Prompt: Each line of the listing is to be copied exactly.
★ ★ ★ ★ ★ ★ ★
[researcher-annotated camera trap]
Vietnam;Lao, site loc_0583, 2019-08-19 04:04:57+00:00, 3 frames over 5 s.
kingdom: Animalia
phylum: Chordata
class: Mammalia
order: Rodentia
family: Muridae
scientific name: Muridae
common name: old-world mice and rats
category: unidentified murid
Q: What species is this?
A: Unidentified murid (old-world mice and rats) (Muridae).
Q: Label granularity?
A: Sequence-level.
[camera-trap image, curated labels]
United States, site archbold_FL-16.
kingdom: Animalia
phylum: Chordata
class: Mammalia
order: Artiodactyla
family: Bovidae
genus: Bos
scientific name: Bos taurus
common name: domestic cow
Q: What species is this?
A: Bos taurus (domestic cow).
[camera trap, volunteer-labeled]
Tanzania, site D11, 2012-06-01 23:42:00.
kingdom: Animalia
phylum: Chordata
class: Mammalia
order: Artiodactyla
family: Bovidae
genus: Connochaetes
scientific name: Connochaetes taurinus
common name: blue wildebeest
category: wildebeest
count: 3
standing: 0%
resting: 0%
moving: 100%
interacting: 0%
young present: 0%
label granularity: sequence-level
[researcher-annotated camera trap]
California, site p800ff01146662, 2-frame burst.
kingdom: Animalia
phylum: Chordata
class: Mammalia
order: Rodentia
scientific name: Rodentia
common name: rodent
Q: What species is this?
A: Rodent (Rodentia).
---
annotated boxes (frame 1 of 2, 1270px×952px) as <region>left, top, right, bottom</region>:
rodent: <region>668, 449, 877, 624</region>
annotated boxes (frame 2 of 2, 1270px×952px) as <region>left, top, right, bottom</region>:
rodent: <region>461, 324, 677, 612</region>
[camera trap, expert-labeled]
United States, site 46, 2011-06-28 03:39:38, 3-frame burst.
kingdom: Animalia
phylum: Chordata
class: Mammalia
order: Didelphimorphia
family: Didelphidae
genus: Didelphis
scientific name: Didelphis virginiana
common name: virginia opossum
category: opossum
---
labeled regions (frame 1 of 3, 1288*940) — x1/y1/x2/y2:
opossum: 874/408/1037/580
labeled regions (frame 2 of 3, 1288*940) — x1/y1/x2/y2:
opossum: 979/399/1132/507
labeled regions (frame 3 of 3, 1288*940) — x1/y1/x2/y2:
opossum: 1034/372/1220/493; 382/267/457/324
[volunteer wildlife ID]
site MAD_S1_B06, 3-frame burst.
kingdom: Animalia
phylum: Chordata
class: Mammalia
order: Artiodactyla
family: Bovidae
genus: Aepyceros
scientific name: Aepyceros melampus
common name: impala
★ ★ ★ ★ ★ ★ ★
Exercise response:
[researcher-annotated camera trap]
Vietnam;Lao, site loc_0583, 2019-08-19 04:04:57+00:00, 3 frames over 5 s.
kingdom: Animalia
phylum: Chordata
class: Mammalia
order: Rodentia
family: Muridae
scientific name: Muridae
common name: old-world mice and rats
category: unidentified murid
Q: What species is this?
A: Unidentified murid (old-world mice and rats) (Muridae).
Q: Label granularity?
A: Sequence-level.
[camera-trap image, curated labels]
United States, site archbold_FL-16.
kingdom: Animalia
phylum: Chordata
class: Mammalia
order: Artiodactyla
family: Bovidae
genus: Bos
scientific name: Bos taurus
common name: domestic cow
Q: What species is this?
A: Bos taurus (domestic cow).
[camera trap, volunteer-labeled]
Tanzania, site D11, 2012-06-01 23:42:00.
kingdom: Animalia
phylum: Chordata
class: Mammalia
order: Artiodactyla
family: Bovidae
genus: Connochaetes
scientific name: Connochaetes taurinus
common name: blue wildebeest
category: wildebeest
count: 3
standing: 0%
resting: 0%
moving: 100%
interacting: 0%
young present: 0%
label granularity: sequence-level
[researcher-annotated camera trap]
California, site p800ff01146662, 2-frame burst.
kingdom: Animalia
phylum: Chordata
class: Mammalia
order: Rodentia
scientific name: Rodentia
common name: rodent
Q: What species is this?
A: Rodent (Rodentia).
---
annotated boxes (frame 1 of 2, 1270px×952px) as <region>left, top, right, bottom</region>:
rodent: <region>668, 449, 877, 624</region>
annotated boxes (frame 2 of 2, 1270px×952px) as <region>left, top, right, bottom</region>:
rodent: <region>461, 324, 677, 612</region>
[camera trap, expert-labeled]
United States, site 46, 2011-06-28 03:39:38, 3-frame burst.
kingdom: Animalia
phylum: Chordata
class: Mammalia
order: Didelphimorphia
family: Didelphidae
genus: Didelphis
scientific name: Didelphis virginiana
common name: virginia opossum
category: opossum
---
labeled regions (frame 1 of 3, 1288*940) — x1/y1/x2/y2:
opossum: 874/408/1037/580
labeled regions (frame 2 of 3, 1288*940) — x1/y1/x2/y2:
opossum: 979/399/1132/507
labeled regions (frame 3 of 3, 1288*940) — x1/y1/x2/y2:
opossum: 1034/372/1220/493; 382/267/457/324
[volunteer wildlife ID]
site MAD_S1_B06, 3-frame burst.
kingdom: Animalia
phylum: Chordata
class: Mammalia
order: Artiodactyla
family: Bovidae
genus: Aepyceros
scientific name: Aepyceros melampus
common name: impala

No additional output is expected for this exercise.